* Start Raw records *
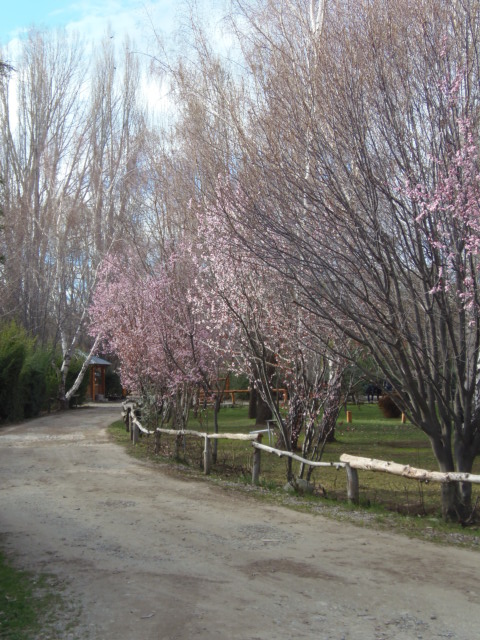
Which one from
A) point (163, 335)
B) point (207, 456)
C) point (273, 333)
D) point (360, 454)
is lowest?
point (360, 454)

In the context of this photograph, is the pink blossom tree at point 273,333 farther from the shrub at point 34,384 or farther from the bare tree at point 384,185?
the shrub at point 34,384

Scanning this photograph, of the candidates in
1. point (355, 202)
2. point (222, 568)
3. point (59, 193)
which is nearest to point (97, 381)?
point (59, 193)

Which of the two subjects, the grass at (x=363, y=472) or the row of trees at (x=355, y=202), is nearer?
the row of trees at (x=355, y=202)

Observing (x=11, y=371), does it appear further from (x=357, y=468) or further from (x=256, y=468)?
(x=357, y=468)

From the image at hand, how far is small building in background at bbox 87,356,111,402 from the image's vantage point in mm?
39438

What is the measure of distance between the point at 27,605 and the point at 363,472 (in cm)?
959

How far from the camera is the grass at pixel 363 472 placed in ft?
28.0

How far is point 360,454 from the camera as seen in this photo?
15.8 meters

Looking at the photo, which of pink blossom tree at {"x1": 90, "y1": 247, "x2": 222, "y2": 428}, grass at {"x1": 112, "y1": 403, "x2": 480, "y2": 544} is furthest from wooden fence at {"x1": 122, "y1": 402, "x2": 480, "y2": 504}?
pink blossom tree at {"x1": 90, "y1": 247, "x2": 222, "y2": 428}

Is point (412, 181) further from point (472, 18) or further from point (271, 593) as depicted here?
point (271, 593)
* End Raw records *
◆ **What you have to do**
Rewrite every line of the records above as a numbered list, skipping blank lines. Leave the pictures out.

◆ **Exercise response**
1. Which one from
2. A) point (163, 335)
3. B) point (207, 456)
4. C) point (273, 333)
5. D) point (360, 454)
6. is lowest?
7. point (360, 454)
8. In the context of this photograph, is the pink blossom tree at point 273,333 farther from the shrub at point 34,384 or farther from the bare tree at point 384,185?
9. the shrub at point 34,384
10. Scanning this photograph, of the candidates in
11. 1. point (355, 202)
12. 2. point (222, 568)
13. 3. point (59, 193)
14. which is nearest to point (97, 381)?
15. point (59, 193)
16. Which of the two subjects, the grass at (x=363, y=472) or the row of trees at (x=355, y=202), is nearer?
17. the row of trees at (x=355, y=202)
18. Observing (x=11, y=371), does it appear further from (x=357, y=468) or further from (x=256, y=468)?
19. (x=357, y=468)
20. From the image at hand, how far is small building in background at bbox 87,356,111,402 from the image's vantage point in mm?
21. 39438
22. What is the measure of distance between the point at 27,605 and the point at 363,472 (in cm)?
23. 959
24. How far from the camera is the grass at pixel 363 472 placed in ft?
25. 28.0
26. How far is point 360,454 from the camera as seen in this photo?
27. 15.8 meters
28. Looking at the photo, which of pink blossom tree at {"x1": 90, "y1": 247, "x2": 222, "y2": 428}, grass at {"x1": 112, "y1": 403, "x2": 480, "y2": 544} is furthest from wooden fence at {"x1": 122, "y1": 402, "x2": 480, "y2": 504}?
29. pink blossom tree at {"x1": 90, "y1": 247, "x2": 222, "y2": 428}
30. Is point (412, 181) further from point (472, 18) or further from point (271, 593) as depicted here?
31. point (271, 593)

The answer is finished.